Snake-inspired robots often emulate the snake’s musculoskeletal system. However, they tend to overlook the intricate morphology of snake muscles. Typically, these robots consist of multiple rigid modules connected sequentially by joints. They achieve movement by replicating the sinusoidal motion of real snakes, primarily using servo motors within each module. In essence, while these robots mimic snake movement, they do not fully capture the nuanced driving patterns inherent to snake muscles.

2.2 Rotational joints

The snake’s musculoskeletal system is intricate, characterized by its relatively straightforward vertebrae. Each vertebra comprises an anterior section, termed the vertebral body, and a posterior segment, known as the vertebral arch. The vertebral arch of one vertebra fuses with the centrum of its neighboring vertebra, forming an arthrosis reminiscent of a ball hinge. The snake’s rotational movement arises from variations in muscle strength and elongation, presenting significant challenges for replication in mechanical joints with today’s technology.

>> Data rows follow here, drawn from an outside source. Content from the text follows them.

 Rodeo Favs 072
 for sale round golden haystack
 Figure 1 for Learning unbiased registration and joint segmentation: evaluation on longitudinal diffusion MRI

Consequently, snake-inspired robots have adopted alternative mechanical joint designs, including parallel, orthogonal, and universal joints. Parallel joints, essentially pairs of parallel chain bars, connect modules in series perpendicular to the robot’s longitudinal axis, facilitating lateral bending. Hirose’s ACMIII is a notable example of robots employing parallel joints [6, 7].

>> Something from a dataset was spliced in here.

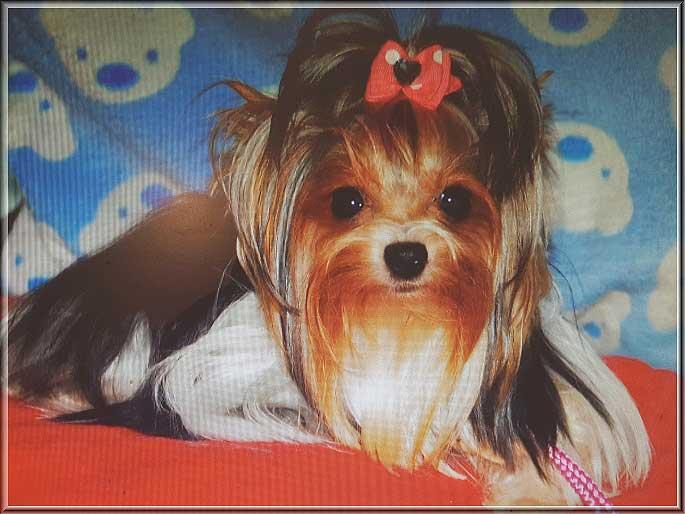 Babe von ver la luz 15 mon 9 | Hundezucht von Martina Dase ver-la-luz - Golddust und Biewer Yorkshire Terrier a la Pom Pon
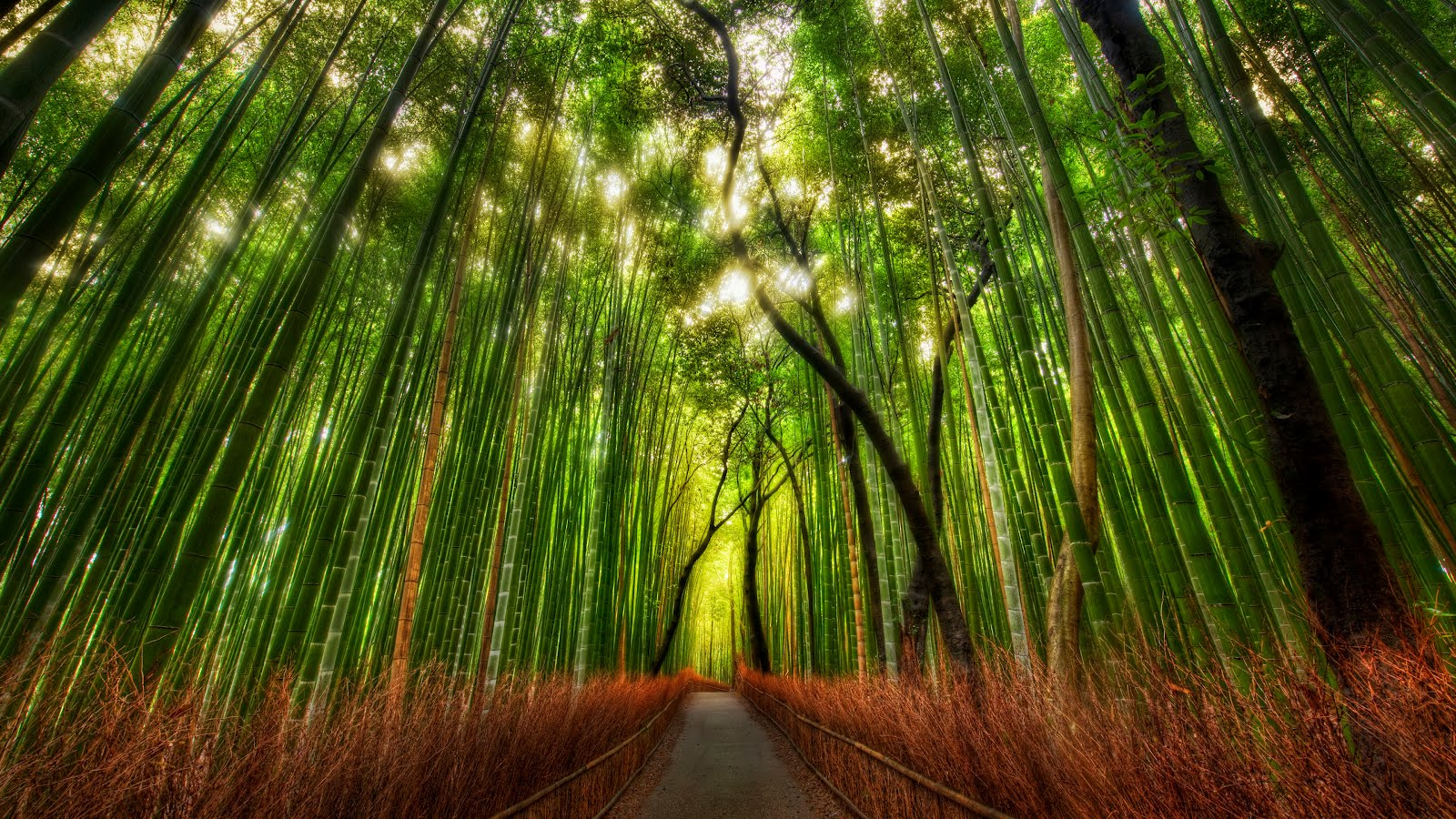 wallpaper collections bamboo forest hd wallpaper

Orthogonal joints, on the other hand, enable three orthogonal translational rotations by altering the orientation of adjacent joints. These joints, while maintaining a singular motor and parallel linkage, support 3-D movements with a straightforward control mechanism. For instance, ACM-R3, equipped with orthogonal joints, can perform a range of movements, such as pedal wave, lateral rolling, and sinus-lifting [7, 8].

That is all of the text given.